* [TO DO] In the libvirt bridge MAC table text below, please list every forward mode given for bridges that libvirt itself creates.

When the bridge device for a network has macTableManager='libvirt' the
intent is that all kernel management of the bridge's MAC table
(Forwarding Database, or fdb, in the case of a Linux Host Bridge) be
disabled, with libvirt handling updates to the table instead. The
setup required for the bridge itself is:
1) set the "vlan_filtering" property of the bridge device to 1.
2) If the bridge has a "Dummy" tap device used to set a fixed MAC
address on the bridge (which is always the case for a bridge created
by libvirt, and never the case for a bridge created by the host system
network config), turn off learning and unicast_flood on this tap (this
is needed even though this tap is never IFF_UP, because the kernel
ignores the IFF_UP flag of devices when using their settings to
automatically decide whether or not to turn off promiscuous mode for
any attached device).
(1) is done both for libvirt-created/managed bridges, and for bridges
that are created by the host system config, while (2) is done only for
bridges created by libvirt (i.e. for forward modes of nat, routed, and
isolated bridges)
There is no attempt to turn vlan_filtering off when destroying the
network because in the case of a libvirt-created bridge, the bridge is
about to be destroyed anyway, and in the case of a system bridge, if
the other devices attached to the bridge could operate properly before
destroying libvirt's network object, they will continue to operate
properly (this is similar to the way that libvirt will enable
ip_forwarding whenever a routed/natted network is started, but will
never attempt to disable it if they are stopped).
At the time that the network driver allocates a connection to a
network, the tap device that will be used hasn't yet been created -
that will be done later by qemu (or lxc or whoever) - but if the
network has macTableManager='libvirt', then when we do get around to
creating the tap device, we will need to add an entry for it to the
network bridge's fdb (forwarding database) *and* turn off learning and
unicast_flood for that tap device in the bridge's sysfs settings. This
means that qemu needs to know both the bridge name as well as the
setting of macTableManager, so we either need to create a new API to
retrieve that info, or just pass it back in the ActualNetDef that is
created during networkAllocateActualDevice. We choose the latter
method, since it's already done for the bridge device, and it has the
side effect of making the information available in domain status.
(NB: in the future, I think that the tap device should actually be
created by networkAllocateActualDevice(), as that will solve several
other problems, but that is a battle for another day, and this
information will still be useful outside the network driver)
When the actualType of a virDomainNetDef is "network", it means that
we are connecting to a libvirt-managed network (routed, natted, or
isolated) which does use a bridge device (created by libvirt). In the
past we have required drivers such as qemu to call the public API to
retrieve the bridge name in this case (even though it is available in
the NetDef's ActualNetDef if the actualType is "bridge" (i.e., an
externally-created bridge that isn't managed by libvirt). There is no
real reason for this difference, and as a matter of fact it
complicates things for qemu. Also, there is another bridge-related
attribute (macTableManager) that will need to be available in both
cases, so this makes things consistent.

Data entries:
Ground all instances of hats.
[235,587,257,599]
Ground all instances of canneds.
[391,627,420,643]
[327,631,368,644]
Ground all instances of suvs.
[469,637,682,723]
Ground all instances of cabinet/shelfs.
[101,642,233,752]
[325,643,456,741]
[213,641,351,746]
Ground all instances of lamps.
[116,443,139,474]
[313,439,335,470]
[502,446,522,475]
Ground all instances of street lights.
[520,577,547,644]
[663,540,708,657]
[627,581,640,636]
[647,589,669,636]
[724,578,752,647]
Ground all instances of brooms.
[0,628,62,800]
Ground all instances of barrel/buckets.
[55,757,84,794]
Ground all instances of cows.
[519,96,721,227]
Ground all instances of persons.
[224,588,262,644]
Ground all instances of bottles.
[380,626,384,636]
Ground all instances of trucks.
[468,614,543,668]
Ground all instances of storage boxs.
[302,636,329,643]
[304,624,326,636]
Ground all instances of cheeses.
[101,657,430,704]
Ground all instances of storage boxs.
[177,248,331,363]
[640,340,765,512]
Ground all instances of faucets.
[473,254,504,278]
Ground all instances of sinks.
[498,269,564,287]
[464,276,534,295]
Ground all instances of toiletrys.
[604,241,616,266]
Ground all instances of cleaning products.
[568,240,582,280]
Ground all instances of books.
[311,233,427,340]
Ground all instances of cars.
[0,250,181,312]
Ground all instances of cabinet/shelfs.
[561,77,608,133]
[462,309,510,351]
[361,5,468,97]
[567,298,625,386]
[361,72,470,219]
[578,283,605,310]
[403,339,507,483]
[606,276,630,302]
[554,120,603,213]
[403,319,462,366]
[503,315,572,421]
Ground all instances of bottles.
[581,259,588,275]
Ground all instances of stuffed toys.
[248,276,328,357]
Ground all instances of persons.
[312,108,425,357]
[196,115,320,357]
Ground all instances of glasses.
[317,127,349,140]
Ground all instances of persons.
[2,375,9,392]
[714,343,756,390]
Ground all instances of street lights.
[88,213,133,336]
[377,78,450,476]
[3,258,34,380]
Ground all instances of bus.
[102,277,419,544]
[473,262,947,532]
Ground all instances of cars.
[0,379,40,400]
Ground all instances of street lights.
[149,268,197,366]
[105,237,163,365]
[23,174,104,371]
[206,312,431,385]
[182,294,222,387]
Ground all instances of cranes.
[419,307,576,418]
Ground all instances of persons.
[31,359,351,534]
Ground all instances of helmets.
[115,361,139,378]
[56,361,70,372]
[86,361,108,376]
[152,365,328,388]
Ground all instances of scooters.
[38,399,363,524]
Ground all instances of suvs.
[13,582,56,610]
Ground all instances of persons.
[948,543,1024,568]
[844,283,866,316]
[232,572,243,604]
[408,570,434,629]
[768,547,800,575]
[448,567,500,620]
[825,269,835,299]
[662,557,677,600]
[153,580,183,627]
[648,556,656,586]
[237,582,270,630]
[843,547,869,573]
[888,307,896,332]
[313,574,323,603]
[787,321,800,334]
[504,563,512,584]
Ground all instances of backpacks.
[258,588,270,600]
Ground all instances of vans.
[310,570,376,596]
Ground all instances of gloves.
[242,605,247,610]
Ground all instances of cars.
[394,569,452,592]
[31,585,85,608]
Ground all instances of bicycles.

* [TASK RESULT] nat, routed, isolated